**** Extract to read

There are basically four eras in the history of media: oral, written, typographic, and electronic. These are broadly accepted as defining technological eras. Each has distinct features that I want to recount.
We could look at these eras from a thousands angles. I want to limit this by answering three questions about each media age. (1) How is information gathered? (2) How is information managed? (3) How does this shape epistemology? In other words, how does this shape the way people in their respective eras know and understand the world (specifically, with respect to words)?
After tracing each era, I will explain how the Electronic Age mashes up all that came before, recontextualizing it, and ultimately transforming it through fundamental shifts.
One more note: The eyes and ears are the primary senses for gathering and managing information. These senses figure prominently in the development of each era of media history. But they gather and manage information in vastly different ways. This is because sight is intrinsically divisive, while hearing is inherently collective. Vision dissects, and hearing collects (Ong, 71). These differences are fundamental in the distinctions between each era.
Okay, let's take a look at each era and its characteristics.
Oral Age (before 3400 BC)
How is information gathered?
In an oral culture, sight and hearing are unified. These two senses establish an equilibrium. Both eyes and ears gather information. These are the tools, and no further education is needed to do the gathering.
But even as information is gathered, it commingles with the imagination in creating reality. For example, understanding weather was not merely a matter of observation. Imagination was brought in like a consultant to offer an explanation for the weather—the explanation itself was an untested hypothesis. These explanations often involved gods or unseen powers (Fallon). And perhaps, in other cases, individuals did test their hypotheses, but the knowledge gleaned from them was not retained. That's because of the way that information is managed in an oral culture.
How is information managed?
Information is shared. Managing and maintaining information depends on sharing it. A community develops around the shared information. The community becomes the storehouse of the information. The politics of shared information are relatively simple because everyone depends on others for information, and all individuals have access to the same people, or information. There is an equilibrium of power, and information is not a source of power in any significant way.
Because information is shared, communal, and unrecorded, methods must be developed for remembering and recalling this information. What form do these methods take? Narrative. However, in this sort of narrative, plot and story arch don't factor in as much as they have in more recent times. Instead, the narrative has an episodic structure, as in epic poetry (Ong, 138-9). This could be likened in some ways to the episodic structure of modern TV series, many of which don't have a strong narrative arch; each episode can stand alone and even be rearranged chronologically.
How does this shape epistemology?
Word as event. Sounds, in an oral culture, inhabit the same sphere as other experiences, whether that's wind and rain, hunting animals, or building a fire. The sound world included rustling leaves, howling wolves, laughter, and words. In oral culture though, words aren't "words." They are sounds. And as sounds, words are events, as evanescent as any experience. The Hebrew word dabar means both "word" and "event" (Ong, 32).
Because words (that is, sounds) are events and experiences just like wind or sex, words are seen to have great power just like events and experiences. They are also creative and ethereal (Fallon). Thus, just like weather is attributed to gods, words have supernatural relevance. Incantations become important. As Peter Fallon said, words are used to "invoke as well as evoke."

********
**** Data section

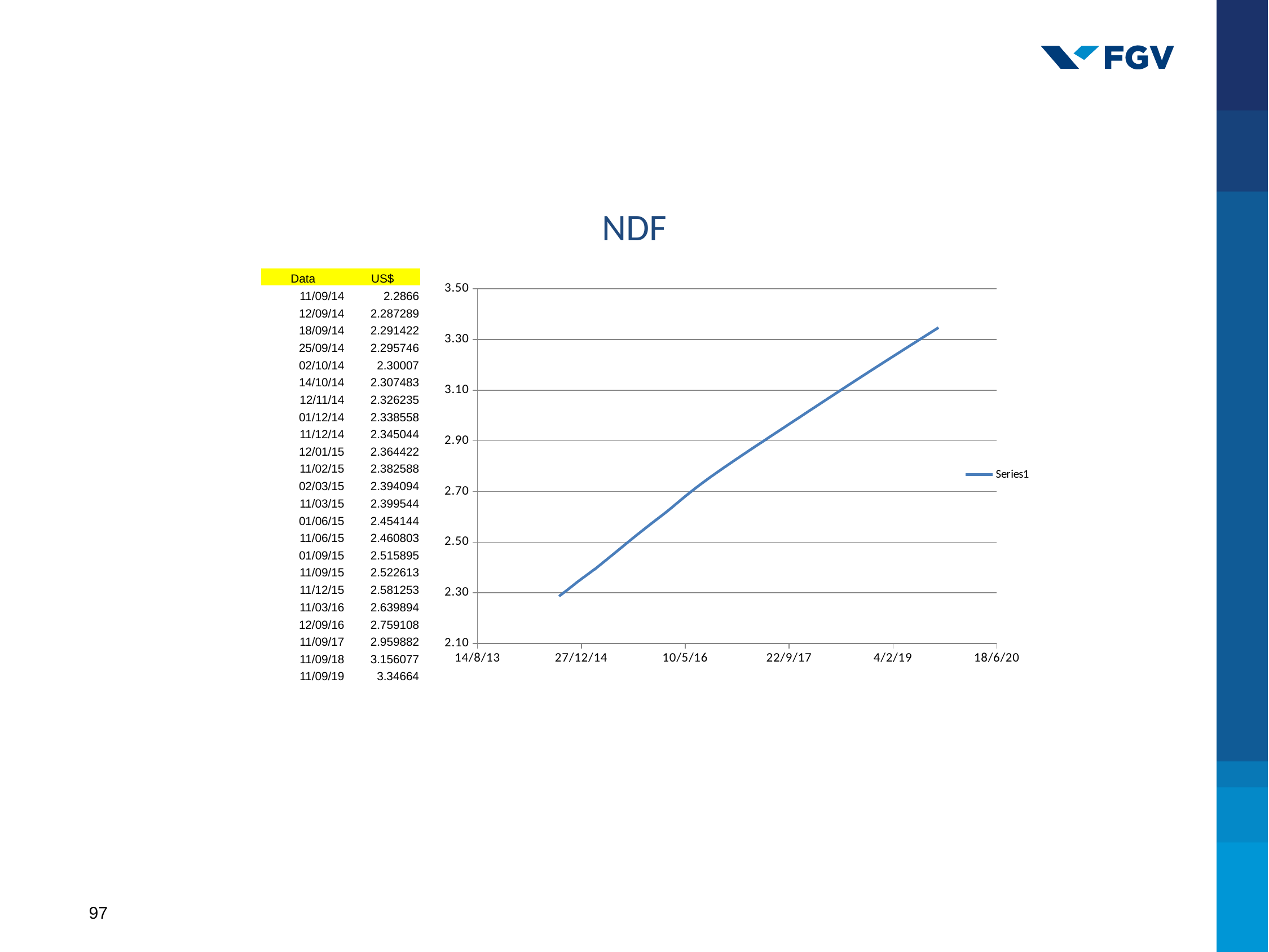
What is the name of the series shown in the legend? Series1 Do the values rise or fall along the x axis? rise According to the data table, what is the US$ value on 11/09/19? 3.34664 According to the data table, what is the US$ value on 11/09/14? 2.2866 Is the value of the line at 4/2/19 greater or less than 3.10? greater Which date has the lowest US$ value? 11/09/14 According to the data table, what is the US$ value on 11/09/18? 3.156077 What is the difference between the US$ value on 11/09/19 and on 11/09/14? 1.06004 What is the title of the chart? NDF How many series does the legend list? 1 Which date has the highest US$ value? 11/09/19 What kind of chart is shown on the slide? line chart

********
**** Data section

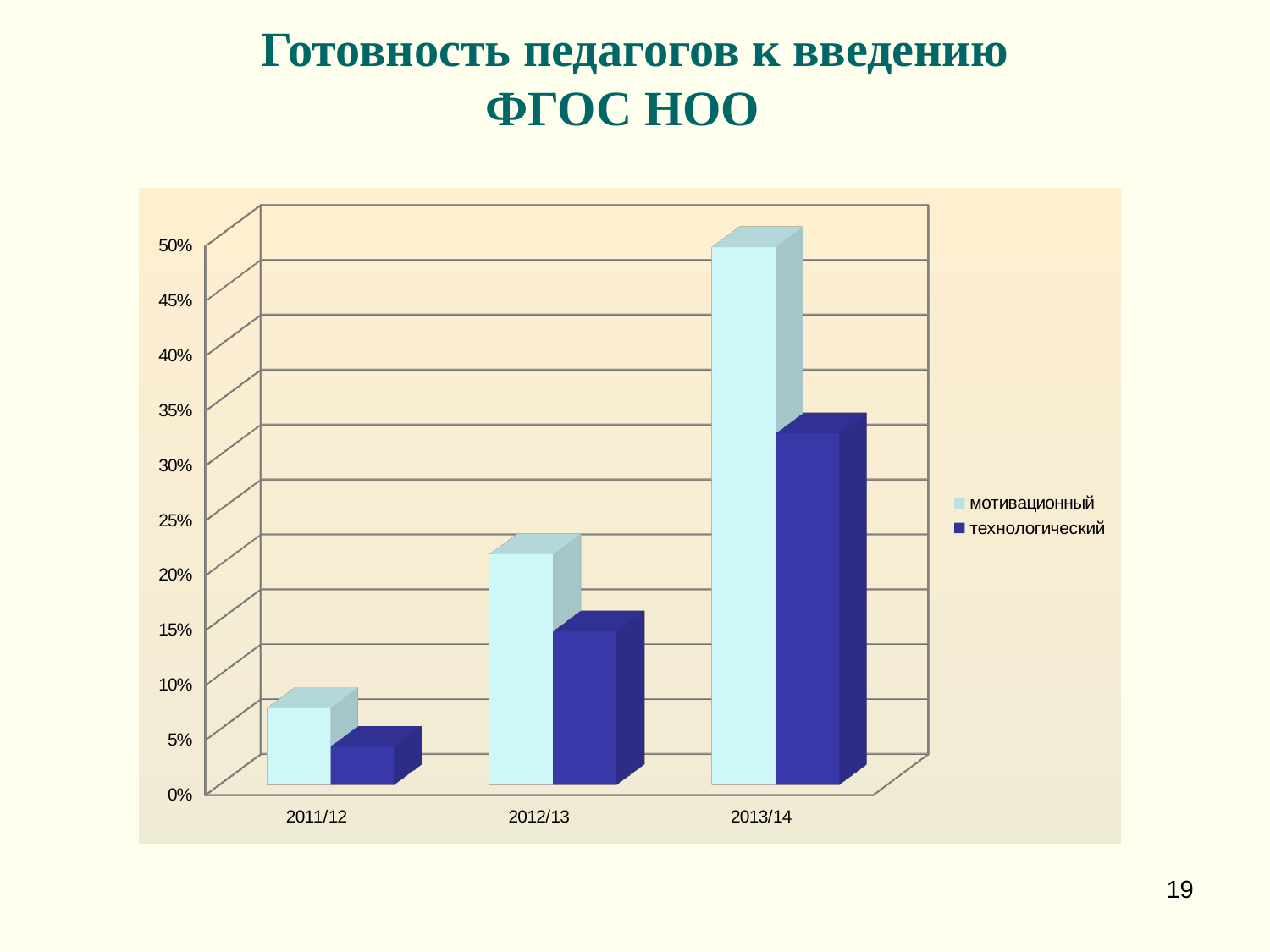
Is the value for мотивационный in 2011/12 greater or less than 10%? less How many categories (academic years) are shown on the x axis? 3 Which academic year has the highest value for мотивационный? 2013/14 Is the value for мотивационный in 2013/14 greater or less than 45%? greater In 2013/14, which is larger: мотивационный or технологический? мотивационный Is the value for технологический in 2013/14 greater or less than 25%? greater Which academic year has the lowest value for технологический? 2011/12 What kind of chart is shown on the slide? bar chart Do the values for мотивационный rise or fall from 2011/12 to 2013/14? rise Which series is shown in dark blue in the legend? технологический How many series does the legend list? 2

********

→ **Work request**
Reproduce the stretch of the text on the eras of media history from "After tracing each" through "between each era.". The records play no part in what comes next.

→ **Problem solution**
After tracing each era, I will explain how the Electronic Age mashes up all that came before, recontextualizing it, and ultimately transforming it through fundamental shifts.
One more note: The eyes and ears are the primary senses for gathering and managing information. These senses figure prominently in the development of each era of media history. But they gather and manage information in vastly different ways. This is because sight is intrinsically divisive, while hearing is inherently collective. Vision dissects, and hearing collects (Ong, 71). These differences are fundamental in the distinctions between each era.